サンデーサイレンスはレース中に隣の馬に噛みつこうとしたことがある。
種牡馬時代も牧場を訪れるひとに噛みつくことでは有名だった。
そんな気の強さが生命力となり、走る馬を出し続けたのではないかと思っている。
プリークネスSは彼の真骨頂である“負けず嫌い”をおおいに発揮しているレース。
相手はライバル“イージーゴーア”
サンデーサイレンスが三流血統の庶民なら、こちらはバリバリの一流血統のお坊ちゃまクン。
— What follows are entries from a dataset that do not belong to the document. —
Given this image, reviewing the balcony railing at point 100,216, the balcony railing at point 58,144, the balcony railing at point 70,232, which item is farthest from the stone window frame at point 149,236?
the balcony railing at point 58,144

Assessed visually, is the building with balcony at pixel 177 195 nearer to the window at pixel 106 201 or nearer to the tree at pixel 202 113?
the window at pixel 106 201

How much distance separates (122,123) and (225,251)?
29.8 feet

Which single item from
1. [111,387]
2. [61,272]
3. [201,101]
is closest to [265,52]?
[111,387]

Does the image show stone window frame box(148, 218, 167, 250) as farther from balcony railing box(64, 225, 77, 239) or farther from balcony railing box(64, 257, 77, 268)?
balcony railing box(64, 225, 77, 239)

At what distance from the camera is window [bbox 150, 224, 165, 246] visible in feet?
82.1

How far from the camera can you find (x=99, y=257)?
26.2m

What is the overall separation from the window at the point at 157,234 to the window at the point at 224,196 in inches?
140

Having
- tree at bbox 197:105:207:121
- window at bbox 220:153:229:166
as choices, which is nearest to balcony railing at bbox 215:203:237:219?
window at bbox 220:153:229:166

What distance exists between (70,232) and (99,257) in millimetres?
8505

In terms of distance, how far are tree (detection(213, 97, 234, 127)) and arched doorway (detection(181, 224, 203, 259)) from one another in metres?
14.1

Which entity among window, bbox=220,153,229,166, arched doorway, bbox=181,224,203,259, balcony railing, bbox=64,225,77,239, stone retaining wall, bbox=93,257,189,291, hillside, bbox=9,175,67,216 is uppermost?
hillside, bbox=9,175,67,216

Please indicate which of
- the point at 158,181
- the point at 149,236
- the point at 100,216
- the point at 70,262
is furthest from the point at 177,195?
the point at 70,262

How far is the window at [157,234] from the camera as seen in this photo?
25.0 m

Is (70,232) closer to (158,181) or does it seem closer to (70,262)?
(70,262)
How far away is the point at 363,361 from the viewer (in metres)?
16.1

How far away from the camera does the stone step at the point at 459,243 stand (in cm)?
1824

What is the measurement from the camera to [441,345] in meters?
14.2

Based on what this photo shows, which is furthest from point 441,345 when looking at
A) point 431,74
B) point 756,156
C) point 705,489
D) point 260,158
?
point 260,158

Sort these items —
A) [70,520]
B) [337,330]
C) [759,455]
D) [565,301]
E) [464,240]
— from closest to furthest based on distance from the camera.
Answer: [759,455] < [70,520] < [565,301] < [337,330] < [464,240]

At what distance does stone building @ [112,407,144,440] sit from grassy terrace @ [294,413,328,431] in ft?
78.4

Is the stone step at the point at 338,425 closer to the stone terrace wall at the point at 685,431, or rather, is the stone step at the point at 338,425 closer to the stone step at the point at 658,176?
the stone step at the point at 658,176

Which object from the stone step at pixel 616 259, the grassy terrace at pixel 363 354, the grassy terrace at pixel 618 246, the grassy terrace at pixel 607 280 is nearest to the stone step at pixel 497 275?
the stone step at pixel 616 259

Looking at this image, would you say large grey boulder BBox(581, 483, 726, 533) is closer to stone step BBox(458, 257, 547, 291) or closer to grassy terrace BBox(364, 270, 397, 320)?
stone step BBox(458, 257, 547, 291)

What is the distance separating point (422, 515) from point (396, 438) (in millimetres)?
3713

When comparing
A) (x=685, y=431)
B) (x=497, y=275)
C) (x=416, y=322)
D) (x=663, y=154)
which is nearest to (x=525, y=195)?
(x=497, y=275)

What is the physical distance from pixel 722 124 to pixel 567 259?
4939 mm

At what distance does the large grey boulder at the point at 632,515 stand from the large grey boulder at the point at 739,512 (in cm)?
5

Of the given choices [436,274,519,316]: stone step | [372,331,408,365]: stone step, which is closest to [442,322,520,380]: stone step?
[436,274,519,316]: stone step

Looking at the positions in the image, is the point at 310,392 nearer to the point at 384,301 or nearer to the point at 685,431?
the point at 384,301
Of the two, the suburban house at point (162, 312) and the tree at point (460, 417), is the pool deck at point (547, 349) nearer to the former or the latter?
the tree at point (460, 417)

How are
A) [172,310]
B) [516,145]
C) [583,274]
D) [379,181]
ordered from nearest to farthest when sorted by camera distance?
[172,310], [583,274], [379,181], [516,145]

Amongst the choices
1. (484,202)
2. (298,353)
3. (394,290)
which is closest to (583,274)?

父・アリダーは三冠レースすべてにアファームドの2着で涙をのんだ。
栗毛でマッチョな体つきは父譲り。
どちらかというとアメリカ人の多くはマッチョで明るい栗毛馬が好み。
マンノウオーやセクレタリアトの影響があるのかもしれない。
競馬ファンの多くはイージーゴーアを指示して、父・アリダーの無念を晴らすというドラマチックな展開を予想した。
しかし、青鹿毛で流線型の体つき、母親の血統は三流のサンデーサイレンスがアメリカの競馬ファンの夢を打ち砕く。
ゴール前の接戦は圧巻。もし、サンデーサイレンスの名前を一度でも聞いたこと、見たことがあるひとは見てほしい。
ほんとに素晴らしい負けず嫌いなのだ。